Parto normal: Kate Middleton, por aqui, não teria a menor chance. Saiu do hospital seis horas depois

‘Você é estreita demais para ter parto normal’, diria o médico brasileiro

Por Rita Lisauskas, no Estadão

Cada vez que Kate Middleton sai da maternidade, andando, horas depois de dar à luz mais um bebê real, a cruel realidade obstétrica brasileira fica cada vez mais clara, só não vê quem não quer: aqui as mulheres são enganadas, todos os dias, ao serem levadas a escolher uma cesárea. Elas começam o pré-natal querendo um parto normal, mas ouvem os médicos dizerem, o tempo todo, que isso “é coisa de índia!”, “uma aventura desnecessária”, algo que vai “arrasar com a vida sexual” e daí, claro, aceitam um parto cirúrgico, mais arriscado e doloroso, como a opção “mais segura” para trazerem seus filhos ao mundo.

Mas daí aparece a duquesa, bebê no colo, recebendo alta apenas seis horas após o parto, ainda mais cedo que nos nascimentos dos dois outros filhos, e a falácia fica cada vez mais evidente: se o parto normal é tão ruim, porque Kate parece estar tão bem disposta? Como já está de pé a caminho de casa? “Ah, mas isso é coisa da princesa, ela é da família real, tem acesso ao que tem de bom e do melhor!” Sim! Ela e todas as mulheres britânicas, princesas ou plebeias, conta a parteira Suzan Correa, brasileira que trabalha no NHS, o National Health Service britânico. “A alta de seis horas é super comum na Inglaterra. Isso acontece diariamente com as mulheres que não apresentam riscos e complicações durante o parto”, conta a midwife. “Não é porque ela é da família real britânica ou porque terá babá e enfermeira em casa que teve alta de seis horas. É porque isso é normal por aqui”, completa. O Reino Unido tem altas taxas de parto normal e uma das internações mais curtas do mundo desenvolvido, segundo um estudo feito pelo PLOS medical journal.

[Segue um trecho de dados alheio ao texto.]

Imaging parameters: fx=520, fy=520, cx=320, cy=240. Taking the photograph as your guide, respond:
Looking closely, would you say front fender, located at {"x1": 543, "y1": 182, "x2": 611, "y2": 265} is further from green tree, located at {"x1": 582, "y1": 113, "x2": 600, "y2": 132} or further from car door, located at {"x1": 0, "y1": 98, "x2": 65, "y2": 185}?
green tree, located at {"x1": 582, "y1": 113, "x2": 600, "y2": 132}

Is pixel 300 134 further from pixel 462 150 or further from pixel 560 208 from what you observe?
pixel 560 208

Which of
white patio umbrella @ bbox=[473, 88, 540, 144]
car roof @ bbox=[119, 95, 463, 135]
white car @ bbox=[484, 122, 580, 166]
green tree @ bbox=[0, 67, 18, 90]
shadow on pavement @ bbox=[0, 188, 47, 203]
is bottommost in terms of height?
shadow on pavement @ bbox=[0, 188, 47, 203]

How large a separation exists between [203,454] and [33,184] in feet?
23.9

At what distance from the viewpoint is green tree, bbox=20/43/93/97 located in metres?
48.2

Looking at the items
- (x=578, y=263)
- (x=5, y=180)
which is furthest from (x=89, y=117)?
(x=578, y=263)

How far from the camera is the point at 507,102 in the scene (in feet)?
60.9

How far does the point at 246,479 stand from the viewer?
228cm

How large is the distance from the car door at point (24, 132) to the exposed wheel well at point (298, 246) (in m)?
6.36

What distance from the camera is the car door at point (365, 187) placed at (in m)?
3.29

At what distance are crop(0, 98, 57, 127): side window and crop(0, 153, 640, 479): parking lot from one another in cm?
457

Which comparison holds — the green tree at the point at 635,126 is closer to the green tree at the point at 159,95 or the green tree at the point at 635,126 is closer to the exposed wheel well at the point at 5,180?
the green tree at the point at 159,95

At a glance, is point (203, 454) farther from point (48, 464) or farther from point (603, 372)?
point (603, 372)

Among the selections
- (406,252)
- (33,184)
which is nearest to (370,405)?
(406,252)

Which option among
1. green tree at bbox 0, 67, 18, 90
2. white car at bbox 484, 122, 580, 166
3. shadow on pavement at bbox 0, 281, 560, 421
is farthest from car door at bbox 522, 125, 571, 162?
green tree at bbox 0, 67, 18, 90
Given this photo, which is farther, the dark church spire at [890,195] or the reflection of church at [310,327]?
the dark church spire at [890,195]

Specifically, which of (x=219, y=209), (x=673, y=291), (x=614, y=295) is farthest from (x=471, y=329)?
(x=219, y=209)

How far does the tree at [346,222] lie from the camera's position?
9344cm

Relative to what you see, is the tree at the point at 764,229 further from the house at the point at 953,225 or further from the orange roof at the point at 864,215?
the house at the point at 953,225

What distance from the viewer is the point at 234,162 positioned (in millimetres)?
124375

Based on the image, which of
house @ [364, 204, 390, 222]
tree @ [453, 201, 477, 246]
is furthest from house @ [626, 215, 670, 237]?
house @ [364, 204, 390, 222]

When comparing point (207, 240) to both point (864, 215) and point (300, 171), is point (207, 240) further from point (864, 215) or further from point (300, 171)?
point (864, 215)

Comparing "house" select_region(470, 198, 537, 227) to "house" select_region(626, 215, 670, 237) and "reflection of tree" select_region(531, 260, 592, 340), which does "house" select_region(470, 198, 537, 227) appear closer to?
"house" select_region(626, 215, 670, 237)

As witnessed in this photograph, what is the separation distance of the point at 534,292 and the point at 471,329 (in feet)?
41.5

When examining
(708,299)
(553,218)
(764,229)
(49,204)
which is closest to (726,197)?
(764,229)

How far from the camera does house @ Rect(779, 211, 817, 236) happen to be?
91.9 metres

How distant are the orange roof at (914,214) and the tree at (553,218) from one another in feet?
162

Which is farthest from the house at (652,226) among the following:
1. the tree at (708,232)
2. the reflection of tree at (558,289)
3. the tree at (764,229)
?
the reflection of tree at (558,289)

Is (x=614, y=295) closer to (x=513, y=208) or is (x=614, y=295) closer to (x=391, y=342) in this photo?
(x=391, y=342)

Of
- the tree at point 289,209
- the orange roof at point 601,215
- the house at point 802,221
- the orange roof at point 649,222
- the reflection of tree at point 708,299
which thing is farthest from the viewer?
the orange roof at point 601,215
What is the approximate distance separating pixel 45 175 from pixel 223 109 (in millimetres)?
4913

Coincidência ou não, os médicos são coadjuvantes no sistema obstétrico britânico. Só aparecem em cena em caso de emergência, para fazer as cesarianas realmente necessárias, que salvam vidas. O pré-natal, o parto e o pós-parto das gestações de baixo risco, com visitas à casa da puérpera, são conduzidos por parteiras, as midwives. Como não é o dinheiro que está no comando, já que o sistema é público e universal, é o bem-estar da mulher está em primeiro lugar, explica Suzan. Não à toa a mortalidade materna na Grã-Bretanha é de 8,8 mulheres a cada 100 mil nascidos vivos, enquanto a brasileira é de 60 a cada 100 mil nascidos vivos. E se o assunto e a mortalidade neonatal, o Brasil sofre mais um 7 x 1: aqui sete crianças de cada 100 mil nascidas vivas morrem enquanto na Grã-Bretanha apenas um bebê padece a cada 100 mil partos.

E o que é melhor para a mulher? Segundo a OMS, Organização Mundial da Saúde, o parto normal. As cesarianas devem ser responsáveis por apenas 10% a 15% de todos os nascimentos. Mas, no Brasil, 58% dos partos são cirúrgicos, sendo que na rede particular existem instituições em que de cada 10 partos, 9 são cesáreas, o que nos concede o nada honroso título de campeão mundial das cesarianas.

Aqui estamos à mercê de um sistema que privilegia o lucro e a rapidez, “para que esperar horas se a gente pode resolver isso em apenas alguns minutos?”, escutou Raquel*, 32 anos, levada a uma cesárea por comodidade médica. “Depois passei um tempão longe do meu bebê e meu pós-operatório foi horrível. Eu passei vários dias com dores no corte e sem conseguir amamentar direito, porque não achava uma posição confortável”, conta ao blog.

Kate Middleton, por aqui, teria poucas chances, mesmo sendo duquesa. Ouviria que é “estreita demais”, por isso, “não teria dilatação”. Motivos para desencorajá-la não iriam faltar. Quer exemplos? A Dra. Melania Amorim, obstetra da Universidade Federal de Campina Grande, e a obstetriz Ana Cristina Duarte atualizam frequentemente uma lista de motivos estapafúrdios que já foram dados a milhares de mulheres brasileiras para empurrá-las para uma cesariana. São assustadores e vão do clássico “bacia estreita demais”, algo facilmente usado em mulheres magras como Kate, a outros mais elaborados, como a deficiência visual de uma gestante que queria parto normal mas que, segundo o médico, não podia “porque era cega”. Cegas todos nós estamos, na verdade, se não começarmos a perceber como somos feitas de idiotas. Obrigada, Kate, por jogar, de novo, um pouco de luz nessa escuridão.